## WHAT YOU WILL DO
Reproduce every line of the data below as a numbered list, skipping blank lines and leaving out the pictures.

## THE DATA
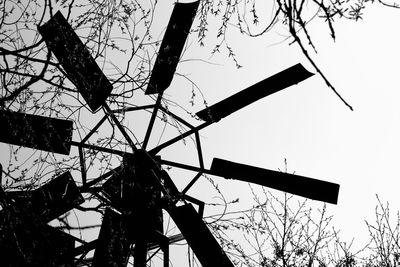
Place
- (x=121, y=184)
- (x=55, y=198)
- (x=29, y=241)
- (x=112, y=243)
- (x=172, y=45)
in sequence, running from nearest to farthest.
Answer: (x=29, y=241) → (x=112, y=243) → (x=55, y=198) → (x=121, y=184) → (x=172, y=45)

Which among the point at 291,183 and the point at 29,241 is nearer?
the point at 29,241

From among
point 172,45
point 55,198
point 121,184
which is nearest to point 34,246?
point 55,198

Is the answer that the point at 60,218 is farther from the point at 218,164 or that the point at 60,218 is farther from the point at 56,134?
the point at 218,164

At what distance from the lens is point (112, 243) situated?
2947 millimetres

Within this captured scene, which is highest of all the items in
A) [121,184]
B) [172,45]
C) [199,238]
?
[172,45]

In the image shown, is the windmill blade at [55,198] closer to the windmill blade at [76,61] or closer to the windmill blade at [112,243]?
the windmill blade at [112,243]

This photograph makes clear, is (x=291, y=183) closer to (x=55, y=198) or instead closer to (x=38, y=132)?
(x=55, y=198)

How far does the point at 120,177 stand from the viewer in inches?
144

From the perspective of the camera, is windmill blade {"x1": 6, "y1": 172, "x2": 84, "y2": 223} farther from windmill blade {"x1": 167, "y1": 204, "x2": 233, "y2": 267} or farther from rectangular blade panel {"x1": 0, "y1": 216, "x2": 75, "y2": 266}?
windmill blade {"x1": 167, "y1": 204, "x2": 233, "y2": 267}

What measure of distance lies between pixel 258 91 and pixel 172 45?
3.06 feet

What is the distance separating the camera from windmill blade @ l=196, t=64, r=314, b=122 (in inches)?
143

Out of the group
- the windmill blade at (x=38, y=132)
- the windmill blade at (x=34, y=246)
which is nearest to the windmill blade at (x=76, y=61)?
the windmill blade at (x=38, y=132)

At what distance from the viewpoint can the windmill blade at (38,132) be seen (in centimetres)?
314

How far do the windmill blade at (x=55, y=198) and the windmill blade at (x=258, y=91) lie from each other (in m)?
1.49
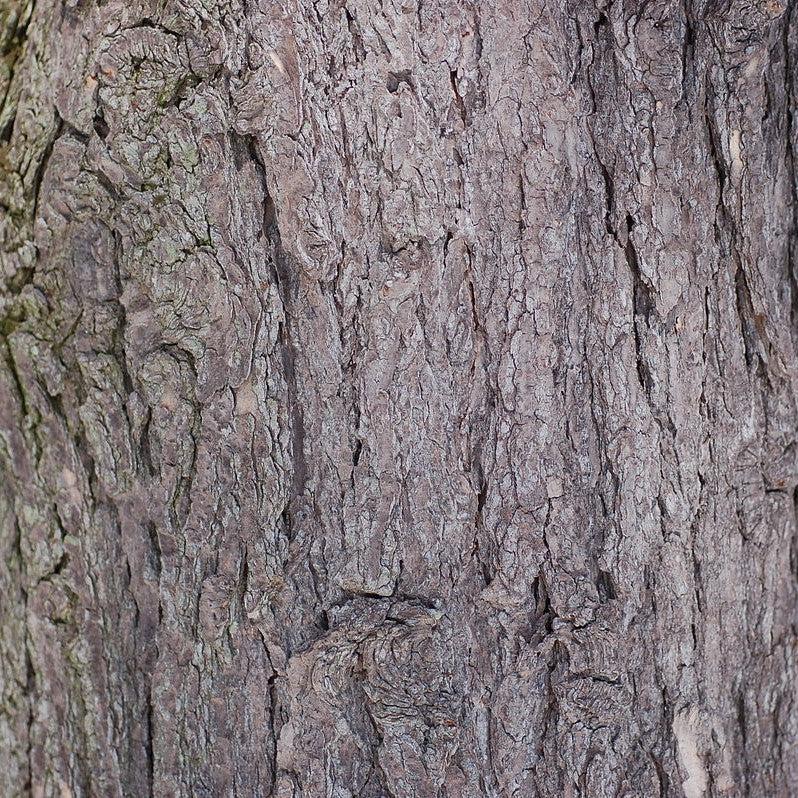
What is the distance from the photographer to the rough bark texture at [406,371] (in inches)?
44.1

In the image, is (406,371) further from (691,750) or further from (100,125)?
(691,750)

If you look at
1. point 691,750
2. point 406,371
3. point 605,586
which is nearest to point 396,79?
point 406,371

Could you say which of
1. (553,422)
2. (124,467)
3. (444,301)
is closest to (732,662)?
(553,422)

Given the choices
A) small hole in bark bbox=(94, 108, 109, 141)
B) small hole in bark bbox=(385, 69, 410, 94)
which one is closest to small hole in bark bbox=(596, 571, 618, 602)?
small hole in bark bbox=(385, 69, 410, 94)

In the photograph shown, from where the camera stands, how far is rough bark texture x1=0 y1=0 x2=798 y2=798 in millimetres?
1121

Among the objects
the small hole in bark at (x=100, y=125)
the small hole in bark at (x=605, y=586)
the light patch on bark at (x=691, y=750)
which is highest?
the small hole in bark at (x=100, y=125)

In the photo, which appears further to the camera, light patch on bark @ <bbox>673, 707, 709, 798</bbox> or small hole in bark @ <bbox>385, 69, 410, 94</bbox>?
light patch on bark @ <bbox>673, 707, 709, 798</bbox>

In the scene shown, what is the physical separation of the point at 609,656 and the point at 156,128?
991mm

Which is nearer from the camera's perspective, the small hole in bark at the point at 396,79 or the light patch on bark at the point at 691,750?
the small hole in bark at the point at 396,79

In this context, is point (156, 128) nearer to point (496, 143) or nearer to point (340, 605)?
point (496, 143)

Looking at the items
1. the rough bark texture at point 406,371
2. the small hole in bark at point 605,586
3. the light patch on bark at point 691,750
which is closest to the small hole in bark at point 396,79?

## RESULT
1. Place
2. - (x=121, y=184)
3. - (x=55, y=198)
4. - (x=29, y=241)
5. - (x=112, y=243)
6. - (x=172, y=45)
7. in sequence, running from nearest to farthest.
8. Answer: (x=29, y=241) → (x=112, y=243) → (x=55, y=198) → (x=121, y=184) → (x=172, y=45)
9. Which among the point at 291,183 and the point at 29,241 is nearer?
10. the point at 29,241
11. From among
12. point 172,45
13. point 55,198
14. point 121,184
15. which is nearest to point 34,246?
16. point 55,198
17. Is the answer that the point at 60,218 is farther from the point at 218,164 or that the point at 60,218 is farther from the point at 56,134?
18. the point at 218,164
19. At what distance from the lens is point (112, 243) situated?
20. 2947 millimetres
21. Within this captured scene, which is highest of all the items in
22. A) [121,184]
23. B) [172,45]
24. C) [199,238]
25. ?
26. [172,45]
27. In the image shown, is the windmill blade at [55,198] closer to the windmill blade at [76,61] or closer to the windmill blade at [112,243]?
28. the windmill blade at [112,243]
29. This photograph makes clear, is (x=291, y=183) closer to (x=55, y=198) or instead closer to (x=38, y=132)?
30. (x=55, y=198)
31. How far does the point at 120,177 stand from the viewer in inches?
32. 144
33. From the perspective of the camera, is windmill blade {"x1": 6, "y1": 172, "x2": 84, "y2": 223} farther from windmill blade {"x1": 167, "y1": 204, "x2": 233, "y2": 267} or farther from rectangular blade panel {"x1": 0, "y1": 216, "x2": 75, "y2": 266}?
34. windmill blade {"x1": 167, "y1": 204, "x2": 233, "y2": 267}
35. What measure of distance lies between pixel 258 91 and pixel 172 45?
36. 3.06 feet
37. What is the distance separating the camera from windmill blade @ l=196, t=64, r=314, b=122 (in inches)?
38. 143
39. Out of the group
40. - the windmill blade at (x=38, y=132)
41. - the windmill blade at (x=34, y=246)
42. which is nearest to the windmill blade at (x=76, y=61)?
43. the windmill blade at (x=38, y=132)
44. At what distance from the viewpoint can the windmill blade at (38,132) be seen (in centimetres)?
45. 314
46. How far do the windmill blade at (x=55, y=198) and the windmill blade at (x=258, y=91) lie from each other (in m)?
47. 1.49
48. What is the distance from the photographer to the rough bark texture at [406,371] (in inches)?
49. 44.1
50. In the image, is (406,371) further from (691,750) or further from (100,125)?
51. (691,750)
52. If you look at
53. 1. point 691,750
54. 2. point 406,371
55. 3. point 605,586
56. which is nearest to point 396,79?
57. point 406,371
58. Could you say which of
59. 1. (553,422)
60. 2. (124,467)
61. 3. (444,301)
62. is closest to (732,662)?
63. (553,422)
64. Given the choices
65. A) small hole in bark bbox=(94, 108, 109, 141)
66. B) small hole in bark bbox=(385, 69, 410, 94)
67. which one is closest to small hole in bark bbox=(596, 571, 618, 602)?
68. small hole in bark bbox=(385, 69, 410, 94)
69. In the photograph shown, from where the camera stands, how far is rough bark texture x1=0 y1=0 x2=798 y2=798 in millimetres?
70. 1121
71. Among the objects
72. the small hole in bark at (x=100, y=125)
73. the small hole in bark at (x=605, y=586)
74. the light patch on bark at (x=691, y=750)
75. which is highest?
76. the small hole in bark at (x=100, y=125)
77. In the photo, which appears further to the camera, light patch on bark @ <bbox>673, 707, 709, 798</bbox> or small hole in bark @ <bbox>385, 69, 410, 94</bbox>?
78. light patch on bark @ <bbox>673, 707, 709, 798</bbox>
79. In the scene shown, what is the physical separation of the point at 609,656 and the point at 156,128?
80. 991mm
81. Which is nearer from the camera's perspective, the small hole in bark at the point at 396,79 or the light patch on bark at the point at 691,750?
82. the small hole in bark at the point at 396,79
83. In this context, is point (156, 128) nearer to point (496, 143) or nearer to point (340, 605)?
84. point (496, 143)
85. Looking at the items
86. 1. the rough bark texture at point 406,371
87. 2. the small hole in bark at point 605,586
88. 3. the light patch on bark at point 691,750
89. which is closest to the small hole in bark at point 396,79?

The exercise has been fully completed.